Research Update: Augmented Reality in Museums

Augmented Reality, also known as AR, provides a live view of a real world environment with elements that are augmented by computer-generated images. Generally speaking, AR applications for smartphones usually include GPS (Global Positioning System) to pinpoint the user’s location and detect device orientation by using the compass. Unlike Virtual Reality (VR), which provides an entire artificial environment, AR makes use of the existing environment and overlays new information on top of it. It blurs the line between the reality and the computer-generated information by enhancing what we see, hear, feel and smell.

Pokémon GO, the popular game released by Niantic Inc. in the summer of 2016, is a great example of how location-based AR has transformed the gaming experience. Not only AR has found its place in gaming – it also has become a novel medium that offers new layers of interpretation to museum collections. According to the 2012 Mobile in Museums Study, 1% museums in the United States have started embarking on AR as a mobile feature.
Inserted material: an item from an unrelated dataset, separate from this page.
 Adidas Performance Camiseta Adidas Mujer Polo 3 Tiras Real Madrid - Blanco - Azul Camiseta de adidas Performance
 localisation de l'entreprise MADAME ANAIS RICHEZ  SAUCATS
AR is an attractive medium for use in museums because digital databases challenge existing archives with obsolescence, and the ever-growing tide of digital information can be reconciled with traditional, physical databases through the promise of AR.
— Geoffrey Alan Rhodes, Filmmaker, Assistant Professor at School of the Art Institute of Chicago

Museums are experimenting with location-based AR apps both in and out of the exhibition space. A recent example is the Chicago 00 Project, a partnership between the Chicago History Museum and filmmaker Geoffrey Alan Rhodes. The newly developed “Chicago 00 The Eastland Disaster” app offers a customized AR tour. As the users walk along the Chicago river walk between Clark and LaSalle Streets, a gallery of images appear, allowing users to experience the story of the disaster viscerally.
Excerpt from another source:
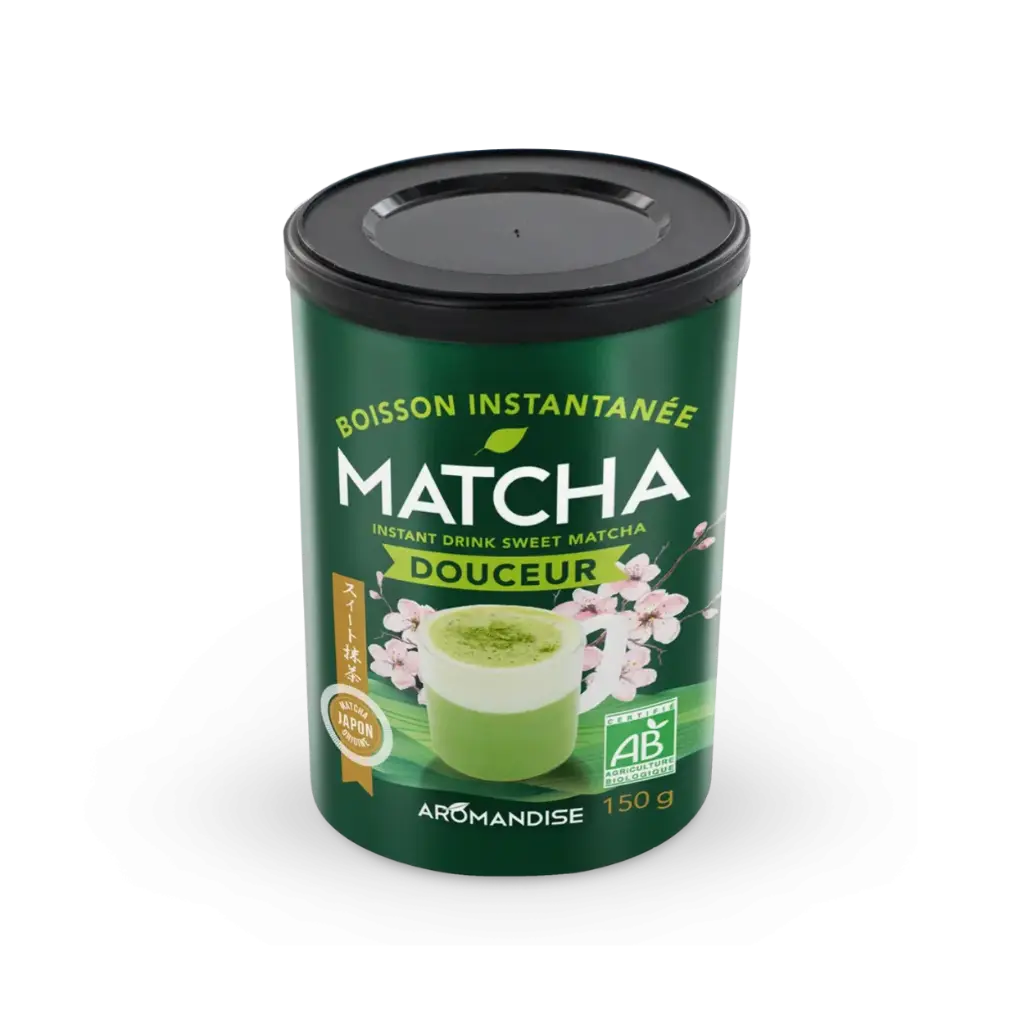 [Aromandise_Instant_Sweet_Matcha_Drink] Органична инстантна напитка сладка Матча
A lot more museums are using AR apps or apps with AR feature as an engagement tool inside exhibition spaces. For instance, the Smithsonian's National Museum of Natural History's AR app -"Skins & Bones", exposed the story behind the skeletons using AR.

Some museums have not created AR apps by themselves, but have utilized free AR apps developed by technology companies in order to attract and engage visitors in temporary exhibitions. In early 2016 at the “Kehinde Wiley: A New Republic” Exhibition, Seattle Art Museum utilized the Layar AR app so that visitors could enjoy a free AR smartphone experience. 

Living in a digital age, people have already been accustomed to holding up their smartphone and other mobile devices to take pictures. Thus, scanning an AR object with the device can easily fit into the museum experience. AR apps allow museum visitors to gain information in a more convenient, efficient and entertaining way. AR tools offer museum visitors the ability to deploy their own smartphones as pocket-size screens through which surrounding spaces become a stage for endless extra layers of information. In addition, comparing with the widely used QR codes scanning mobile feature in the museums, which usually is a manual tracking system, the AR feature on museum apps work with automated image recognition to scan real world objects.

For museums that are willing to embrace the technology trend, developing an appropriate kind of AR app can be a way to achieve various organizational goals. AR can be an expensive and challenging technology for museums, but it is well worth the effort. We can expect that AR may soon become a standard, so those who are early adopters of the technology will be rewarded for their foresight. In the coming months, I will review case studies on museums that have used AR apps inside their exhibition spaces, and provide guidelines for how to choose an appropriate AR app for a museum.